+++ Given passage

Why would the legislature pass a “Fair Share” Act to apply to personal injury matters but still intend to require a defendant found only 1% liable to be unfairly responsible to pay the entire verdict simply because a plaintiff was not found to be negligent?
Also, as noted, the General Assembly wrote several express exceptions into the actual wording of the Fair Share Act. It therefore stands to reason that, if the legislature wanted to carve out another exception applicable to cases involving innocent plaintiffs, the General Assembly would have expressly written such an exception into the Fair Share Act to join the other exception already contained in the act.
The rhetorical question becomes, if the legislature did not expressly write such an exception into the act, is it the place of the courts to do so?
In part two of this article, I will discuss the loose language of dicta and whether change is on the horizon.
As discussed in part one of this article, since the effective date of the Fair Share Act over a decade ago, the act has been applied in Pennsylvania without much controversy. Then, in dicta found in the Pennsylvania Superior Court’s decision from last year in the case of Spencer v. Johnson, 249 A.3d 529 (Pa. Super. 2021), that court raised, on a seemingly sua sponte basis, the proposition that the Fair Share Act should not apply in cases involving innocent victim plaintiffs.
In this regard, the notion that the Fair Share Act does not apply when an injured party plaintiff is an innocent victim of the negligence of another seems to be gaining steam in recent several state and federal court decisions despite the fact that this notion is based upon dicta initially espoused in the Spencer decision.
In part two of this article, I will discuss the loose language of dicta and whether change is on the horizon.
Loose Language Morphing Dicta Into a ‘Holding’?
Despite the questionable validity of the dicta of the Spencer v. Johnson case in this regard, judges in more recent decisions have referred to the dicta found in Spencer regarding the alleged inapplicability of the Fair Share Act to cases involving innocent plaintiffs as a “holding” of the Spencer court.
In the case of Snyder v. Hunt, 268 A.3d 416 (Table)(Pa.Super. 2021), an unpublished decision, a different panel of the Pennsylvania Superior Court than that in the Spencer case addressed issues raised on appeal from a nonsuit entered in favor of the defendants in a trip-and-fall case.
Of note, on appeal, the Pennsylvania Superior Court remanded the case back down to the trial court for further trial proceedings against certain defendants, some of whom had not appeared for the first trial. With regards to those defendants, the appellate court noted that, under Spencer, since those defendants had not alleged, or offered proof, as to any negligence on the part of the plaintiff, “the Fair Share Act, 42 Pa.C.S.A. Section 7102, [did] not shield them from the common law of joint and several liability under Spencer.”
In this regard, the court in Snyder specifically cited to the Spencer decision and, in a parenthetical attached to that citation, described the Spencer decision as “holding that ‘there is no indication the legislature intended to make universal changes to the concept of joint and several liability outside of cases where a plaintiff has been found to be contributorily negligent.’”
It may never be known if the use of the term “holding” to describe this portion of the Spencer decision was intentional by the Pennsylvania Superior Court in Snyder or, rather, a simple, casual reference to the decision for purposes of including a parenthetical in the citation. Regardless, members of the plaintiff’s bar are sure to continue to pounce on the same in an effort to turn the dicta of the Spencer decision into precedential law going forward.

++++++
+++ Listed entries

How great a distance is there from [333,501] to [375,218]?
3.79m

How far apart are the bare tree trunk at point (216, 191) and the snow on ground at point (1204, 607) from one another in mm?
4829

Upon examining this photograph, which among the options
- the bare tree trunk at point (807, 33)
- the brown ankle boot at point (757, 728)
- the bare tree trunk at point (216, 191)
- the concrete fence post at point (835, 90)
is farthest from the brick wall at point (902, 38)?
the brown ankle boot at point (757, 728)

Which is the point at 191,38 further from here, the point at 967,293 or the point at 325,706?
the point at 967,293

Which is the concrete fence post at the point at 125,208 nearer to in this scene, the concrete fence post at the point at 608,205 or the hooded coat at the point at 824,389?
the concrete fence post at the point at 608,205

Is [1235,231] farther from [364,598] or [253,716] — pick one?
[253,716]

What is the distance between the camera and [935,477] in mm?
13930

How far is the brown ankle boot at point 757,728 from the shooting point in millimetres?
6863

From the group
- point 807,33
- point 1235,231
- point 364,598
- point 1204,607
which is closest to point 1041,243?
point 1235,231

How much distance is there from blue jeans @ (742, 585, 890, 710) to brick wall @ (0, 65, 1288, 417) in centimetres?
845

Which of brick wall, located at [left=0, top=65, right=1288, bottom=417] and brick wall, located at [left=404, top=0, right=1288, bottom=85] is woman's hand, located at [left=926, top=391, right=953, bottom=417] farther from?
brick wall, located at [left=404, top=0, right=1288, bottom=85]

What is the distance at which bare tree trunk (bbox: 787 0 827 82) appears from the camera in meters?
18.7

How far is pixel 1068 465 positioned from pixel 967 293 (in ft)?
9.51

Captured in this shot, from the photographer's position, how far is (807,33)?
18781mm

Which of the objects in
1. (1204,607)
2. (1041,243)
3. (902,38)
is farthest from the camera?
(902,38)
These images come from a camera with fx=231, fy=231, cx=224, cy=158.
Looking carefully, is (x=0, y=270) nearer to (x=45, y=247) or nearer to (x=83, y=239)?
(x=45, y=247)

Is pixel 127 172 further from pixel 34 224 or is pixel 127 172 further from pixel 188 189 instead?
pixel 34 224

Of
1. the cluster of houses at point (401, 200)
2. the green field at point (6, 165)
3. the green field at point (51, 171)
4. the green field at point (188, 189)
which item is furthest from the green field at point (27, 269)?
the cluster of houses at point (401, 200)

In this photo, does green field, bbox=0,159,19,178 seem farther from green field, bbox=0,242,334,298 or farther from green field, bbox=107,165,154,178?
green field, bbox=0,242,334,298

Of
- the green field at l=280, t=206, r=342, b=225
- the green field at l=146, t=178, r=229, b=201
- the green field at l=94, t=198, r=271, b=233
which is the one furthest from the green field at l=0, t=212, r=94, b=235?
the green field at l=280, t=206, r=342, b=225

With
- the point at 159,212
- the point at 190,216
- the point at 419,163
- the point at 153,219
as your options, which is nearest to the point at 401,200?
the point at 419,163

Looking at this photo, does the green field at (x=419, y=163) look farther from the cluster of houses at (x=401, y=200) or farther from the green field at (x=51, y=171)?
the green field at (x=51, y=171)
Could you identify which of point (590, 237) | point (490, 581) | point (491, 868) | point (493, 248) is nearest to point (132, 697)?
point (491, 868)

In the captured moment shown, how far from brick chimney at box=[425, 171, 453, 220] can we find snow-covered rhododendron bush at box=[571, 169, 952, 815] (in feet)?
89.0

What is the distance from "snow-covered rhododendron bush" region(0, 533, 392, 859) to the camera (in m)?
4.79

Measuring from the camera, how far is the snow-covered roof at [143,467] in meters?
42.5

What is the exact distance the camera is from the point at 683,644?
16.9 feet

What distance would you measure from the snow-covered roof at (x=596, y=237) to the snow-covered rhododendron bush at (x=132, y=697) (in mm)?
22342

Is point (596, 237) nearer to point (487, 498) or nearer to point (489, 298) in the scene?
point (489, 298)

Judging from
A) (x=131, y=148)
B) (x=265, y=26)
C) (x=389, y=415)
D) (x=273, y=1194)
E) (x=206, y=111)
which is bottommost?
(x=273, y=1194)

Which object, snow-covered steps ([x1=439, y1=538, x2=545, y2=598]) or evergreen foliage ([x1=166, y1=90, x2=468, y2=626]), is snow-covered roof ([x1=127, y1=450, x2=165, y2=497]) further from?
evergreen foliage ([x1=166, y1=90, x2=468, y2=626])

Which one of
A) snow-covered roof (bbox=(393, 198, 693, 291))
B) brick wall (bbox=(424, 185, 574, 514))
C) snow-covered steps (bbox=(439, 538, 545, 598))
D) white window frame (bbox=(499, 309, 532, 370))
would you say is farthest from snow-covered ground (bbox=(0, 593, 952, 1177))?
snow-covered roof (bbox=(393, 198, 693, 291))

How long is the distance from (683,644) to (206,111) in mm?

++++++

**Actions to take:**
**1.** According to the Fair Share Act passage, in what kind of case did the appeal in Snyder v. Hunt arise?
**2.** Update the Fair Share Act passage by writing it out again, starting at "The rhetorical question" and ending at "innocent victim plaintiffs.", with "rhetorical question" replaced by "obvious question".

**Final results:**
**1.** A trip-and-fall case, on appeal from a nonsuit entered in favor of the defendants.

**2.**
The obvious question becomes, if the legislature did not expressly write such an exception into the act, is it the place of the courts to do so?
In part two of this article, I will discuss the loose language of dicta and whether change is on the horizon.
As discussed in part one of this article, since the effective date of the Fair Share Act over a decade ago, the act has been applied in Pennsylvania without much controversy. Then, in dicta found in the Pennsylvania Superior Court’s decision from last year in the case of Spencer v. Johnson, 249 A.3d 529 (Pa. Super. 2021), that court raised, on a seemingly sua sponte basis, the proposition that the Fair Share Act should not apply in cases involving innocent victim plaintiffs.